Il nome scientifico dell’ alborella è Alburnus alburnus alborella, della famiglia dei Ciprinidi, ordine Cipriniformi e classe Osteitti.

L’ alborella è un pesciolino dalla piccole dimensioni. Ha corpo slanciato e compresso lateralmente. La testa è medio-piccola, lievemente appuntita e con il muso rivolto in alto. La bocca è dotata di denti minuscoli; la mascella inferiore è leggermente prominente rispetto alla superiore. Gli occhi sono grandi. La pinna dorsale è inserita oltre la metà del corpo. Ancora più arretrata è la pinna anale. La coda, abbastanza sviluppata, è fortemente incisa. Raggiunge una lunghezza di 10-12 cm, ma vi sono esemplari più sviluppati che toccano i 15-18 cm.
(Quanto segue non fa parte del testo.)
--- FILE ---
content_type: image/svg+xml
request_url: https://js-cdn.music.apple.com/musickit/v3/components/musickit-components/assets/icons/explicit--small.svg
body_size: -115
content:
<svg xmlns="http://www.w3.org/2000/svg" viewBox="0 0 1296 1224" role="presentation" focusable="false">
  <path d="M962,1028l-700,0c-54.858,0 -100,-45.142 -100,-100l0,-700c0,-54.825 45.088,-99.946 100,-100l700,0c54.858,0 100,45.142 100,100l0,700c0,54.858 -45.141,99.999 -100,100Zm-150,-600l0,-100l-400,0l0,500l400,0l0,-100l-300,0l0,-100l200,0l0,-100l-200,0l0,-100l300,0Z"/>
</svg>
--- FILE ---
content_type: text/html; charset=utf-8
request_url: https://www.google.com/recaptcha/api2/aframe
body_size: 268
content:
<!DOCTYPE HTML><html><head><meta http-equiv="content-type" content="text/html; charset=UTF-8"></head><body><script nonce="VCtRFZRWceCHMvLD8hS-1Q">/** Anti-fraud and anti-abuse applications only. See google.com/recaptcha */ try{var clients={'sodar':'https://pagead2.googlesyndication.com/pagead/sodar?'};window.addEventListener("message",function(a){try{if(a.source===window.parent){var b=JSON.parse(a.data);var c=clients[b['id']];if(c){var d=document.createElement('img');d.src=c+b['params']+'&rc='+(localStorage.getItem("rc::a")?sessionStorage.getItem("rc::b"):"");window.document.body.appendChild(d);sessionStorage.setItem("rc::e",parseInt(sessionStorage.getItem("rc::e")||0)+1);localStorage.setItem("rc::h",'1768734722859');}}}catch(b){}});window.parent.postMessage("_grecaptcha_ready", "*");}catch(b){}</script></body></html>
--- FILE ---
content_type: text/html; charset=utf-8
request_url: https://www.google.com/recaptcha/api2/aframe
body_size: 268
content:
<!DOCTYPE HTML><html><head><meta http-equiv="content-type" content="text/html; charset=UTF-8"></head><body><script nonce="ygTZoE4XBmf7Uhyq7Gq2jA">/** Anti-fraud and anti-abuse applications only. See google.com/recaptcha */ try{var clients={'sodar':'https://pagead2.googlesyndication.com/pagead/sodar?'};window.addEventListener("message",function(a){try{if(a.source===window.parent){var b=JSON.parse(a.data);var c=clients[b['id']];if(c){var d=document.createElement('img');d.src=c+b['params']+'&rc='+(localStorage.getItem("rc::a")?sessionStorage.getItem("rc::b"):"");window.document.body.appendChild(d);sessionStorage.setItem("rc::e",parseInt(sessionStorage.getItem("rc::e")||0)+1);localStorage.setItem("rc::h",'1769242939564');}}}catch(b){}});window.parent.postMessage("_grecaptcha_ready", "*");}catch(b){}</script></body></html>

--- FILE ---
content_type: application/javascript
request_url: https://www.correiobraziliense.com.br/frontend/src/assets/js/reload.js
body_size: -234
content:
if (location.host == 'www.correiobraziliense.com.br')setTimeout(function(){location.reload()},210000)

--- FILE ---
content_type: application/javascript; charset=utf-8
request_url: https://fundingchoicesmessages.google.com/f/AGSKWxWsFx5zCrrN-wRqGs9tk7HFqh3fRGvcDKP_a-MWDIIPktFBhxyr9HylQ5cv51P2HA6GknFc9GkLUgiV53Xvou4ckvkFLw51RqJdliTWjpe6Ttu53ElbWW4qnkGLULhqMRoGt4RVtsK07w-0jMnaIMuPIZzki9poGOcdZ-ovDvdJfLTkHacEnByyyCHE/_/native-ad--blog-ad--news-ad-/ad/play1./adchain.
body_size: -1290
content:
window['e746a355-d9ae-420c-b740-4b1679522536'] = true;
I record non superano comunque i 20 cm.
Il corpo dell’ agile alborella è rivestito di squame minute, quasi trasparenti e poco aderenti. Sul dorso i suoi colori tendono al grigio perlaceo con riflessi azzurri o verdi più o meno pronunciati. Lungo i fianchi corre una sottile striscia più scura, al di sotto della quale il grigio del dorso si fa più chiaro. Durante il periodo della riproduzione, le alborelle sessualmente più mature assumono colori più vivaci, con sfumature giallo-aranciate. I maschi, come si nota spesso tra i ciprinidi, si rivestono di escrescenze epiteliali a forma di bottone.
Le alborelle sono pesciolini vivaci che conducono quasi ovunque vita gregaria in banchi costituiti da moltissimi individui. A seconda della stagione e degli orari, questi banchi stazionano sia presso la superficie, sia verso il fondo: in estate frequentano i luoghi dove la corrente è più viva e l’ acqua è più fredda; in inverno preferiscono le profondità di acque riparate e meno fredde. In ogni caso rifuggono dalle acque turbinose, sporche o di basso livello. Infatti, l’ alborella tende ad avere sotto di se una certa profondità in cui cercare rifugio in caso di pericolo.
Quando, a tre anni ha raggiunto la maturità sessuale, l’ alborella inizia a riprodursi. Anche questa è un’ operazione condotta in banchi, stazionando in acque basse e con temperatura sui 15 °C. Ogni alborella femmina, depone esclusivamente di notte, dalle 100 alle 2000 uova che, subito fecondate dai maschi, si agglutinano alle piante e alla ghiaia del fondo. Il periodo della frega è tra giugno e agosto. L’ alborella può vivere fino a 5 o 6 anni.
A fianco dell’ Alburnus alburnus alborella, diffusa principalmente nelle acque dell’ Italia settentrionale, esiste anche un’ altra varietà di questo pesce il cui areale,, al contrario, è diffuso al sud. Si tratta dell’ Alburnus albidus vulturius, più piccola dell’ alborella settentrionale.
Dalle squame dell’ alborella, triturate e trattate con ammoniaca, si ottiene la cosiddetta “tintura d’ oriente”, un prodotto argenteo lucido che, introdotto in palline di vetro, fa assumere a queste l’ aspetto di perle. Maggior centro di produzione di queste perle artificiali è la zona del lago Balaton in Ungheria, le cui acque abbondano di una specie di alborella più robusta di quella diffusa nel nostro paese.
L’ alborella è onnivora. Gli avannotti si nutrono esclusivamente di plancton. Gli adulti non abbandonano il plancton, ma preferiscono anche piccoli molluschi, larve, insetti (soprattutto formiche alate) che catturano balzando fuori dall’ acqua, sostanze vegetali come le alghe o altri detriti vegetali.